JC Chandor’s Oscar-nominated screenplay, Margin Call, took him ten years to write. It is a deliberate, careful study of what it takes for a man to survive on Wall Street. He’s applied the same deceptively simple writing and directing to his new film, All Is Lost, starring just one person: Robert Redford.
The film begins with a few plain-spoken words from Redford. From that point on, the film relies only on Redford’s actions, with no other dialogue spoken. Still, we learn much about his character from watching what he does. He reveals his character through a series of tests. He isn’t Job, nor is he Pi — this isn’t a film about questioning faith in a higher power, rather, about faith in one’s resourcefulness, faith in one’s self.
After all, we are born with these giant, fancy, spectacular brains. We never know what that intelligence is capable of achieving until we’re put to the test. Redford’s character brings to his challenge to survive decades of life experience etched on his face and lighting his eyes, along with basic education, courage, and good, old-fashioned wits. All Is Lost is a film about perseverance, not survival.
Whatever Redford’s character had in mind when he took off on his sailboat, his plans were abruptly derailed once he was hit by a stray shipping container full of shoes. He carefully sets about patching the hole. The first storm comes, it nearly sinks his craft but he and the vessel recover. The second storm? It nearly destroys them both. Yet each time he is hit with another obstacle he finds a way to overcome it. At some point it becomes clear that writer/director JC Chandor is drawing the larger comparison to our own lives: Survival is dependent upon not losing hope.
How this differs from last year’s Life of Pi is that it isn’t a spiritual journey to find life’s meaning. In Chandor’s film, losing hope refers only to tricking yourself to prevent hopelessness. There’s a line in the David Mamet script for The Edge, starring Anthony Hopkins and Alec Baldwin that says most men die in the wilderness of shame. One misstep, like forgetting to secure the cap on the fresh water container, can distort the reality — dying of shame means to be undone by the idea of failure. All Is Lost depicts a character who has many opportunities to die of shame, to simply stop trying to keep himself alive.

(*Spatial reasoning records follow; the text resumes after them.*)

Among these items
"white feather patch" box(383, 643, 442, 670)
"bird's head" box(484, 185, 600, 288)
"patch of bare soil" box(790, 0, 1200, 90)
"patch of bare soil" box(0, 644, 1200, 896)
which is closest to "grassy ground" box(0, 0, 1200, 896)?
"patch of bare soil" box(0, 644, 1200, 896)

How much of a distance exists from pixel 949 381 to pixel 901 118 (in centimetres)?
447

And yet, each time, there is that flicker behind his eyes that says, okay, so that didn’t work so well. Let’s try this.
Funnily enough, and sneakily enough, this is an applicable philosophy to most of the quiet day-to-day dreams we don’t dare realize. We are consumed by the fear of failing before we start. Or, we are stopped along the way by one catastrophic error and that prevents us from trying again. Redford’s character somehow has it right: all is not lost until really, you’ve lost everything.
It is Redford’s most moving portrayal capping a long and diverse career as actor, director, producer, Sundance film institute creator. In All Is Lost we have to opportunity to get to know this man up close, to really look at his skin in the light, to appreciate his freckled, wrinkled hands that have touched so much in their day. His frame, one we all know so well, now withering naturally with age but still in formidable shape. That famous hair, here stuck to his forehead which has been caked with blood from hitting his head. He let’s us in, for once, without the silk screen, without vanity. And though there is no dialogue, no other characters, no love story, it’s impossible not to root for him.
Redford has carried the film completely, within and without. By the end, what becomes most moving of all is the actor’s — the movie star’s — vulnerability. Without his wits, he is a frail old man, in danger of being swallowed by the sea.
Redford is so good in this movie if he didn’t already have such a long history of films behind him this would launch his career late in life. Despite his history, Redford has been nominated for Best Actor just once, in 1974 for The Sting. Here’s to hoping he sees a second, in 2014, at the age of 78.
As for Mr. Chandor, I don’t think I’ve seen such a dramatic departure from a film debut to a followup as his leap from Margin Call to All Is Lost. A film like this is a risk in an era when movie studios won’t release films that aren’t aimed at 13-year-olds. Funnily enough, I think every 13-year-old should see this movie, if, for no other reason than they can learn how to turn salt water into a form that’s drinkable.
When you think of inventive cinema these days, the first thing that comes to mind is the technology. In an era of rapidly evolving media there is something purifying about a film that displays pure craft — acting, writing, and directing. There are no quick fixes here about what it means to live, or what it means to die. For the duration, you are merely required to hold on. Hold on, as long as you can, until all — every last thing — is lost.